President Signs Healthcare Reconciliation Bill
Last week, President Obama signed the Reconciliation Act of 2010 (H.R. 4872), healthcare reform legislation approved by Congress. The bill makes changes to the Senate healthcare reform bill (H.R. 3590) signed by the president March 23. The U.S. House of Representatives voted 220-207 to approve technical changes to the "sidecar" health reform bill, sending it to the president for his signature. The bill, which cleared the Senate earlier in the day, makes changes to the new health reform legislation that were sought by the House and President Obama. Together, H.R. 3590 and H.R. 4872 extend health coverage to 32 million people, 95% of legal residents and 92% of all U.S. residents.

 
March 24, 2010

Historic Healthcare Bill Passes House
The U.S. House of Representatives voted Sunday to pass Congress' landmark healthcare reform package. The House first voted 219-212 to pass the Senate-passed reform bill, the Patient Protection and Affordable Care Act (H.R. 3590). It then voted 220-211 to approve the Reconciliation Act of 2010 (H.R. 4872), a package of changes to H.R. 3590. Together, the bills would extend health coverage to 32 million people, 95% of legal residents and 92% of all U.S. residents. The Congressional Budget Office estimates that the legislation will cost $940 billion over 10 years. The president signed the Patient Protection and Affordable Care Act into law on Tuesday. The Senate is expected to vote on H.R. 4872 this week.

 
March 10, 2010

Congress Delays Physician Payment Cut
Last week, the president signed legislation delaying a 21% Medicare payment cut for physicians. Among other provisions, the Temporary Extension Act (H.R. 4691) extends through March the American Recovery and Reinvestment Act’s COBRA continuation coverage and premium assistance for recently unemployed workers.

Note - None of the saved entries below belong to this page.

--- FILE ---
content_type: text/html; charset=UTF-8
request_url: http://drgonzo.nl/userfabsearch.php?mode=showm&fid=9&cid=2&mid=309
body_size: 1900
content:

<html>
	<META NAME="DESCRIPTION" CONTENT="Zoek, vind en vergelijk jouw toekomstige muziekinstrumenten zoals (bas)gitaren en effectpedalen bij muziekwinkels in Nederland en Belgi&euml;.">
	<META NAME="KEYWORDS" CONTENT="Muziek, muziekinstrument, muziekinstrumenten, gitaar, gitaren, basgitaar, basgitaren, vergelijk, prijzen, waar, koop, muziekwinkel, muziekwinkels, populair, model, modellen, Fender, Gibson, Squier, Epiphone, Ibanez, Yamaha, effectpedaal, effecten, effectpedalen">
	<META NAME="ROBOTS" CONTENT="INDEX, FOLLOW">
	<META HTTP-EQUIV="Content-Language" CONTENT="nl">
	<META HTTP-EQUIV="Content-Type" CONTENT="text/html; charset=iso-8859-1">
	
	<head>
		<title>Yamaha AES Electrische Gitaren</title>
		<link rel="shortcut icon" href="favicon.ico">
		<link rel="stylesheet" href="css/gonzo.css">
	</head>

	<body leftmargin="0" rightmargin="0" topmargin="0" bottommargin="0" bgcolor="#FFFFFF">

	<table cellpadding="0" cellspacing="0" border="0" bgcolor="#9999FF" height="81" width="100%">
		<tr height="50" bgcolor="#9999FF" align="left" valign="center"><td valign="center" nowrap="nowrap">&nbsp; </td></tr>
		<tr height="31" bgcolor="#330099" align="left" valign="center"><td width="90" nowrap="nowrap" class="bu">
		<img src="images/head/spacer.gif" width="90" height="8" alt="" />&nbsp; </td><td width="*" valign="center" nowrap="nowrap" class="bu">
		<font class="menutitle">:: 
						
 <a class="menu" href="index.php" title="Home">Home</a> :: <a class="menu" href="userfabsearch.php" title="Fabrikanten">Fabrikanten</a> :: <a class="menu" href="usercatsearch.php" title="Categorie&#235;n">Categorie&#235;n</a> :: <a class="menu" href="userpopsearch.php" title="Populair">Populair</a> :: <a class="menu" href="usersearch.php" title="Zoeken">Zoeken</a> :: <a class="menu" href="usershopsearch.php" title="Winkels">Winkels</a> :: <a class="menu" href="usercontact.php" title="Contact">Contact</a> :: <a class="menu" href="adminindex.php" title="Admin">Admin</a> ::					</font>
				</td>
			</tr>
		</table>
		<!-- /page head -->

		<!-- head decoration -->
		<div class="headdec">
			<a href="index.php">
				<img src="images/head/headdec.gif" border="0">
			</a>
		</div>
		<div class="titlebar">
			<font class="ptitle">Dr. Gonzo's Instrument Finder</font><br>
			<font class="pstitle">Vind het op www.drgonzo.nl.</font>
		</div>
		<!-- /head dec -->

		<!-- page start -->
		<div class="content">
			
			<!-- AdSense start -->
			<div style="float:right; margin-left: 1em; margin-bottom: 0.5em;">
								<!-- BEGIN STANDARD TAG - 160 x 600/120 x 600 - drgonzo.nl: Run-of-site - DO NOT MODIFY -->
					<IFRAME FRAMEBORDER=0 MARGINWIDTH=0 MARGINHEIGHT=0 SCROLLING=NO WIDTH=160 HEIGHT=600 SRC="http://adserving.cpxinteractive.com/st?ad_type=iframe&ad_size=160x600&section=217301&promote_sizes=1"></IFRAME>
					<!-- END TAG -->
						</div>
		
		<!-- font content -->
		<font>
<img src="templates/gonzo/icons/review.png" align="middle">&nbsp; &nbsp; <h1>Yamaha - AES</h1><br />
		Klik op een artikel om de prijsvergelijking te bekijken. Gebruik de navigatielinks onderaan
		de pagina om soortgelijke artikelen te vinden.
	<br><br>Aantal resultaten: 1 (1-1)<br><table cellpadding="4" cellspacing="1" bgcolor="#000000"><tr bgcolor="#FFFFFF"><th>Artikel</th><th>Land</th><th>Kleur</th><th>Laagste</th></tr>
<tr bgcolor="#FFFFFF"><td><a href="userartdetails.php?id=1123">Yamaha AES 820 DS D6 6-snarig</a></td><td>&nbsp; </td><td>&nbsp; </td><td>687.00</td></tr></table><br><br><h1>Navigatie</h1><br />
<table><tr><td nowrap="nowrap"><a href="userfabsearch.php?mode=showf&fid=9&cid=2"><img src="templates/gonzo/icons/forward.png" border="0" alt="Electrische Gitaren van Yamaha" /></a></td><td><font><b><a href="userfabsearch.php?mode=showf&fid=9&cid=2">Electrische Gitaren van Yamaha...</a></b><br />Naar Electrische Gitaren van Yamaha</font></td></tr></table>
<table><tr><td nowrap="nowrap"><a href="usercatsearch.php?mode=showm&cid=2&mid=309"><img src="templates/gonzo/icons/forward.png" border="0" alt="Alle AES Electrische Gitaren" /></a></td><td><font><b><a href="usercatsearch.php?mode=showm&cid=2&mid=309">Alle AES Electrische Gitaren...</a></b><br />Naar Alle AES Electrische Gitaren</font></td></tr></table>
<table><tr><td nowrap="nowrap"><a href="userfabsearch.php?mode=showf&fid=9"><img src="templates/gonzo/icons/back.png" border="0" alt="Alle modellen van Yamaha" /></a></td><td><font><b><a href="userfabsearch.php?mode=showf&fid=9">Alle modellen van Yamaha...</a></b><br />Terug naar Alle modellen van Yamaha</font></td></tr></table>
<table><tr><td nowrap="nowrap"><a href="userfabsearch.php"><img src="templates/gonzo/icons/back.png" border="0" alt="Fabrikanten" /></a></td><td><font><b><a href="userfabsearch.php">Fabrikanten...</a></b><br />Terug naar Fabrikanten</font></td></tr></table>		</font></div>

President Open to Republican Health Reform Proposals
President Obama recently told congressional leaders he is exploring as part of a final health reform package at least four policy priorities identified by Republicans at the bipartisan meeting on health reform. In a letter, the president said he is open to proposals to provide an additional $50 million in grants for medical liability demonstrations, ways to increase doctor reimbursement if Medicaid is expanded, allowing high-deductible health plans to participate in the health insurance exchange, and using medical professionals to conduct random undercover investigations of healthcare providers that receive reimbursements from Medicare, Medicaid and other federal programs.

 
February 24, 2010

Commission Reports Record Increase in Medicaid Enrollment
Nearly 3.3 million more people enrolled in state Medicaid programs between June 2008 and June 2009, according to a new analysis by the Kaiser Commission on Medicaid and the Uninsured. Enrollment during the one-year period rose by 7.5% to 46.9 million U.S. residents. Every state experienced an increase and 32 states saw enrollment grow at least twice as fast as the year before, according to the analysis. State Medicaid programs have been able to help millions of Americans who have nowhere else to turn in a recession, but states face significant fiscal pressures as increases in enrollment push up costs at a time when state budgets are already severely constrained.

White House Calls for Compromise at Health Summit
President Barack Obama asked that both Republicans and Democrats find common ground on health reform. The President's Health Summit, scheduled for Thursday, could prove a pivotal moment in the year-long effort to overhaul the healthcare system. While both Democrats and Republicans agree broadly that the healthcare system is broken, they have found little consensus on more detailed questions, such as how best to provide insurance to people who don't have access to affordable coverage through an employer. President Obama's compromise plan is expected to provide subsidies to people who can't afford coverage, incentives for businesses to offer insurance and expanded Medicaid coverage for the poor.